The stress test is running 2 threads: 1st thread is repeatedly sending a non-idempotent multi-update to the donor, 2nd thread is looping through repeated tenant migrations, aborting each migration using fail point `abortTenantMigrationAfterBlockingStarts`.

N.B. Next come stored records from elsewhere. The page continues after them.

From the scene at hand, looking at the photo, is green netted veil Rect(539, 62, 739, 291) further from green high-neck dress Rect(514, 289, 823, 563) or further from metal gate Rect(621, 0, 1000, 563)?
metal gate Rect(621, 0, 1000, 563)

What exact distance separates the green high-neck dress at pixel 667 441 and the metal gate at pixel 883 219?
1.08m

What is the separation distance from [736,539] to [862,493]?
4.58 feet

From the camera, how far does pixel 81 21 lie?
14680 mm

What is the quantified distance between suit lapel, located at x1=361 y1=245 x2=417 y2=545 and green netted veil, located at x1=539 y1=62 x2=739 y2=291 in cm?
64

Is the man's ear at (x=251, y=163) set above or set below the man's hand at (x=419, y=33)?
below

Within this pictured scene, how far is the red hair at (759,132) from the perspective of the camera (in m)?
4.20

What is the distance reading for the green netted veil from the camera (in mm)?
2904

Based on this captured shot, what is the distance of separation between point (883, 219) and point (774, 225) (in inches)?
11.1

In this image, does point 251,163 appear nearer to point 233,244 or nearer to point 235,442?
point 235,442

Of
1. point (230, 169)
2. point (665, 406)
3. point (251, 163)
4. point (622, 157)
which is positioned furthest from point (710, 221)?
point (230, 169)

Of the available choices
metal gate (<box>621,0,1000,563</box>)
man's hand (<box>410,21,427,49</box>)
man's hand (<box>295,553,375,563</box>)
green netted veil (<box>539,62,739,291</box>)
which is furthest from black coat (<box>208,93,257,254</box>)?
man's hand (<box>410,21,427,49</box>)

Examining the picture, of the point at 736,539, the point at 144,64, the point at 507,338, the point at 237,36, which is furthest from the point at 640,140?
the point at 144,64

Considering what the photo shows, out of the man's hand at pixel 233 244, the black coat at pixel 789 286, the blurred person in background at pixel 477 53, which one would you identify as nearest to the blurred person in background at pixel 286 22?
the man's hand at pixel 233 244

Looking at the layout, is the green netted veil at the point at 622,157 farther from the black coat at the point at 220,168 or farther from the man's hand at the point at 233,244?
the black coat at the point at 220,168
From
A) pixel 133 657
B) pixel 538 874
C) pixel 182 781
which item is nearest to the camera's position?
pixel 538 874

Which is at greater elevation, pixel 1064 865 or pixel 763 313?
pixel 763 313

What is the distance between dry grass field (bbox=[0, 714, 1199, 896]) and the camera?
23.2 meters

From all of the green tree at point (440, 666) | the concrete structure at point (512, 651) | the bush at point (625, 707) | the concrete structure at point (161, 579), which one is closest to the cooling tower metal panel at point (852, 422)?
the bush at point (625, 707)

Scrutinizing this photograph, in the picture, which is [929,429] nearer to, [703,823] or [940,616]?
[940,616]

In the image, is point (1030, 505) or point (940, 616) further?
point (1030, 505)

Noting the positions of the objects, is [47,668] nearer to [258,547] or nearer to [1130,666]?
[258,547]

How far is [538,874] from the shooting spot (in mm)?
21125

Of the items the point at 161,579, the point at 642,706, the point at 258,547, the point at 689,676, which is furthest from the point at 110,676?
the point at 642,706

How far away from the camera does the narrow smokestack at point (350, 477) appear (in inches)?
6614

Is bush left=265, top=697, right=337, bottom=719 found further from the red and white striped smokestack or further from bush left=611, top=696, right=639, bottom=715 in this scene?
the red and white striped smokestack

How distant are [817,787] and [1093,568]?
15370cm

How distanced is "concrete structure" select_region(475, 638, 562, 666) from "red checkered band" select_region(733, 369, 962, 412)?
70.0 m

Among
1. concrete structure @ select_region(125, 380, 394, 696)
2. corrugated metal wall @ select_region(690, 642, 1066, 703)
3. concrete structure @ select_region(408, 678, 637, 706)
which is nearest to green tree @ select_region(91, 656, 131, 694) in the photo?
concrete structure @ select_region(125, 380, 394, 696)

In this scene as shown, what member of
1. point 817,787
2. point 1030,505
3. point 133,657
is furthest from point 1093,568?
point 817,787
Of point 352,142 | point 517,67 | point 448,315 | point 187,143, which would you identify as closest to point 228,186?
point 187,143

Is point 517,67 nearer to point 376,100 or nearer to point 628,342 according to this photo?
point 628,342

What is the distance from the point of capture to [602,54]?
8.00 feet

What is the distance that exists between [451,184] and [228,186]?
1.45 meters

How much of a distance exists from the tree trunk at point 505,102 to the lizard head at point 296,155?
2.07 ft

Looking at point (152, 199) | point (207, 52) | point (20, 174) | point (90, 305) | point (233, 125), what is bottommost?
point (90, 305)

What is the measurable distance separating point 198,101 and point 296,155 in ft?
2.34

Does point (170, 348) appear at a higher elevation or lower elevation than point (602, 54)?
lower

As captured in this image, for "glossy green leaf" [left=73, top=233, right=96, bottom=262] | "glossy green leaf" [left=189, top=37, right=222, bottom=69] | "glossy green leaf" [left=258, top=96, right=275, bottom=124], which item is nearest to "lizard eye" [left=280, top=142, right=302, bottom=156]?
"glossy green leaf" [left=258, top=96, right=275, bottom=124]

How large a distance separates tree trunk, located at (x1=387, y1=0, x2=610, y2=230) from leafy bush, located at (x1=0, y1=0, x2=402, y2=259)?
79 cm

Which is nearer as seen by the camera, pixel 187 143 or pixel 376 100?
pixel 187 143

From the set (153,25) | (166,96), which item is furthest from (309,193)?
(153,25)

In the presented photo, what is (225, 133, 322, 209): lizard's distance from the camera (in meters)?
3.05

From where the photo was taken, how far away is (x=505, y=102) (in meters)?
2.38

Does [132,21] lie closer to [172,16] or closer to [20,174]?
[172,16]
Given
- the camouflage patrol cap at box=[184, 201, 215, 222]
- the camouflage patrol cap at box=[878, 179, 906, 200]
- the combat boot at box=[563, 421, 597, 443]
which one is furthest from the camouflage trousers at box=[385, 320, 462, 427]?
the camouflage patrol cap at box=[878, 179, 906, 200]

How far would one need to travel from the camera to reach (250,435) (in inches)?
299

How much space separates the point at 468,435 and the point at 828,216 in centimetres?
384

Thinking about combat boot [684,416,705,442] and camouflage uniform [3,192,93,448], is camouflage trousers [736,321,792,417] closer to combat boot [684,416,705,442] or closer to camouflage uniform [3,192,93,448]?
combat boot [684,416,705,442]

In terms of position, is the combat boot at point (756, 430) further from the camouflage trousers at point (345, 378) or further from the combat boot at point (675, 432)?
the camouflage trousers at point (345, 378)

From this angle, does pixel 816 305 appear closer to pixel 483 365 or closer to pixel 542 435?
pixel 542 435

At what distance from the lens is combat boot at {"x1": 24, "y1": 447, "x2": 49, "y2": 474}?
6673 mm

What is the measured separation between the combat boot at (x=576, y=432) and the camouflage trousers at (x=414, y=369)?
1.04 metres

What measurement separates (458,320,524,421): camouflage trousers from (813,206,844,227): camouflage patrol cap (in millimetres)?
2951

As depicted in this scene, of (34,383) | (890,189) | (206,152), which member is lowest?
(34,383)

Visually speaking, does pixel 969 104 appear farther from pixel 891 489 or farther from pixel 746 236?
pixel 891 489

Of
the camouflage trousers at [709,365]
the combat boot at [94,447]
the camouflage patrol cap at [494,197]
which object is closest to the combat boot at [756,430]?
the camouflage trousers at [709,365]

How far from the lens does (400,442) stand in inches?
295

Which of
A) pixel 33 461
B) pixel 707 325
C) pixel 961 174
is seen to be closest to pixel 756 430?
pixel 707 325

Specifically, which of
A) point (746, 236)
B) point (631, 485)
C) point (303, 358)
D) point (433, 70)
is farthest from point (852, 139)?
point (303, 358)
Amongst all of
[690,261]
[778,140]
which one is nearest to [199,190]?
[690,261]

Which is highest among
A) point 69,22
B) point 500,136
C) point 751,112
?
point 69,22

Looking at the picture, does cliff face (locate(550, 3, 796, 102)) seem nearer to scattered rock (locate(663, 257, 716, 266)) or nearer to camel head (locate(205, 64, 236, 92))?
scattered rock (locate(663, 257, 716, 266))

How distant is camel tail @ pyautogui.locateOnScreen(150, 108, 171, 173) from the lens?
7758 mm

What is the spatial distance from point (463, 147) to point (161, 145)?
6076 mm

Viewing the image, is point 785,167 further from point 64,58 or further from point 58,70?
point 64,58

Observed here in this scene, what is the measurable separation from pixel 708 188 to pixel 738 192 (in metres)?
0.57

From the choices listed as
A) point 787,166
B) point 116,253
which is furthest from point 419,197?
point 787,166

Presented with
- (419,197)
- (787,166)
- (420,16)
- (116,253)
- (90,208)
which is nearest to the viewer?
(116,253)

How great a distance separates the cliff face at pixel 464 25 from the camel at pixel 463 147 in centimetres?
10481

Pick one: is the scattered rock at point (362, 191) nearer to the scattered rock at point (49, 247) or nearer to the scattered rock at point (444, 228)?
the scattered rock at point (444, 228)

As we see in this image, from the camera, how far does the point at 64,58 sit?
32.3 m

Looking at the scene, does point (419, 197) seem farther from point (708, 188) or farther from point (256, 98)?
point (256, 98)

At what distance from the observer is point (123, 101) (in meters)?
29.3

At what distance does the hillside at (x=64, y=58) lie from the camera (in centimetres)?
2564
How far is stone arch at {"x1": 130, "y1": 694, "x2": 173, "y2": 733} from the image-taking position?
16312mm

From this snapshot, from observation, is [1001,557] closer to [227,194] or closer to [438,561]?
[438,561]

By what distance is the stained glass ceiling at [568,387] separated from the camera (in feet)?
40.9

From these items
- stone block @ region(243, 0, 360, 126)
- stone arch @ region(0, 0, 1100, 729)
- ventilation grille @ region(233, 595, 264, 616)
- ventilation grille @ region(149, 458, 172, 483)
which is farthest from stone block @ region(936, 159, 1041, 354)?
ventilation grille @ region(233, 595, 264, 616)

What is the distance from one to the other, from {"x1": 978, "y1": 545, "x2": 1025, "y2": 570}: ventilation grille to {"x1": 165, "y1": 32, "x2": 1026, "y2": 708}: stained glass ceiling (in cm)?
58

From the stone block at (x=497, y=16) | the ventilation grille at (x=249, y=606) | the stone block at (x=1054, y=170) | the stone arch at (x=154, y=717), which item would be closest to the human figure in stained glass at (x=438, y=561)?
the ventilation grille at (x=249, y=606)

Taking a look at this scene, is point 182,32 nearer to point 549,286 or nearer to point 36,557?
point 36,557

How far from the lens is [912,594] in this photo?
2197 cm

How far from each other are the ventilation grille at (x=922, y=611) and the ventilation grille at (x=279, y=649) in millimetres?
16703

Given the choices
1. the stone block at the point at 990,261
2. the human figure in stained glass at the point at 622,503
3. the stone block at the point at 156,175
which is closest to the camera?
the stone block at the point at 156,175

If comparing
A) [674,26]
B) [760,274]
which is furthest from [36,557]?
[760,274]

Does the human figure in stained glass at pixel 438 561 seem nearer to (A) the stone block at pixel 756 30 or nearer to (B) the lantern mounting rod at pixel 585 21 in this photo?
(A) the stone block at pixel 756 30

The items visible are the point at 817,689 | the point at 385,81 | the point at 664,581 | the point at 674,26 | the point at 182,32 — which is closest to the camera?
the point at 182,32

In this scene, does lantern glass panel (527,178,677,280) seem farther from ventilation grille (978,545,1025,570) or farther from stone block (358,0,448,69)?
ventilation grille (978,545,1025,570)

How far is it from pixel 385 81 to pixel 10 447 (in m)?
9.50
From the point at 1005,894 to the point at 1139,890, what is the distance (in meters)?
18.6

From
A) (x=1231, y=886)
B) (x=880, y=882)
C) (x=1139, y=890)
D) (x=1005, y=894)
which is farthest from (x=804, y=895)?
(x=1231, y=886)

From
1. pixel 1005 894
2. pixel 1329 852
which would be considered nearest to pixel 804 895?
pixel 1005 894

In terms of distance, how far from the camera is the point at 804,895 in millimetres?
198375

After the first migration is aborted the donor sends the recipient the abort request:
[js_test:tenant_migration_multi_writes] 2021-01-27T21:43:42.353+0000 d20022| {"t":{"$date":"2021-01-27T21:43:42.353+00:00"},"s":"I", "c":"REPL", "id":4881400, "ctx":"conn15","msg":"Forgetting migration due to recipientForgetMigration command","attr":{"migrationId":{"uuid":{"$uuid":"172ff6b5-0611-4a63-bed5-0a887c5a9095"}},"tenantId":"testTenantId-multiWrites"}} |
|
|
[js_test:tenant_migration_multi_writes] 2021-01-27T21:43:42.356+0000 d20022| {"t":{"$date":"2021-01-27T21:43:42.356+00:00"},"s":"I", "c":"REPL", "id":4881401, "ctx":"TenantMigrationRecipientService-0","msg":"Migration marked to be garbage collectable due to recipientForgetMigration command","attr":{"migrationId":{"uuid":{"$uuid":"172ff6b5-0611-4a63-bed5-0a887c5a9095"}},"tenantId":"testTenantId-multiWrites","expireAt":{"$date":"2021-01-29T21:43:42.353Z"}}} |
On the next loop the donor tries again but the recipient fails with:
[js_test:tenant_migration_multi_writes] 2021-01-27T21:43:42.898+0000 d20022| {"t":{"$date":"2021-01-27T21:43:42.898+00:00"},"s":"D2", "c":"TENANT_M", "id":5271500, "ctx":"TenantMigrationRecipientService-1","msg":"listExistingDatabases entry","attr":{"migrationId":{"uuid":{"$uuid":"9d949264-9b87-4f78-bf11-7952dde38a4f"}},"tenantId":"testTenantId-multiWrites","db":{"name":"testTenantId-multiWrites_0"}}} |
[js_test:tenant_migration_multi_writes] 2021-01-27T21:43:42.898+0000 d20022| {"t":{"$date":"2021-01-27T21:43:42.898+00:00"},"s":"I", "c":"TENANT_M", "id":21077, "ctx":"TenantMigrationRecipientService-1","msg":"Non-retryable error occurred during cloner stage","attr":{"cloner":"TenantAllDatabaseCloner","stage":"listExistingDatabases","error":{"code":48,"codeName":"NamespaceExists","errmsg":"Tenant 'testTenantId-multiWrites': databases already exist prior to data sync"}}} |
[js_test:tenant_migration_multi_writes] 2021-01-27T21:43:42.898+0000 d20022| {"t":{"$date":"2021-01-27T21:43:42.898+00:00"},"s":"I", "c":"REPL", "id":4878501, "ctx":"TenantMigrationRecipientService-1","msg":"Tenant migration recipient instance: Data sync completed.","attr":{"tenantId":"testTenantId-multiWrites","migrationId":{"uuid":{"$uuid":"9d949264-9b87-4f78-bf11-7952dde38a4f"}},"error":{"code":48,"codeName":"NamespaceExists","errmsg":"Tenant 'testTenantId-multiWrites': databases already exist prior to data sync"}}} |
the donor receives the error, using my custom log:
[js_test:tenant_migration_multi_writes] 2021-01-27T21:43:42.898+0000 d20020| !!!! migration p4, error NamespaceExists Tenant migration recipient command failed :: caused by :: Tenant 'testTenantId-multiWrites': databases already exist prior to data sync, threads !!!!! idle threads 3 for pool TenantMigrationDonorServiceThreadPool |
Unfortunately this error is not properly logged by default at donor, which I will fix in my CR.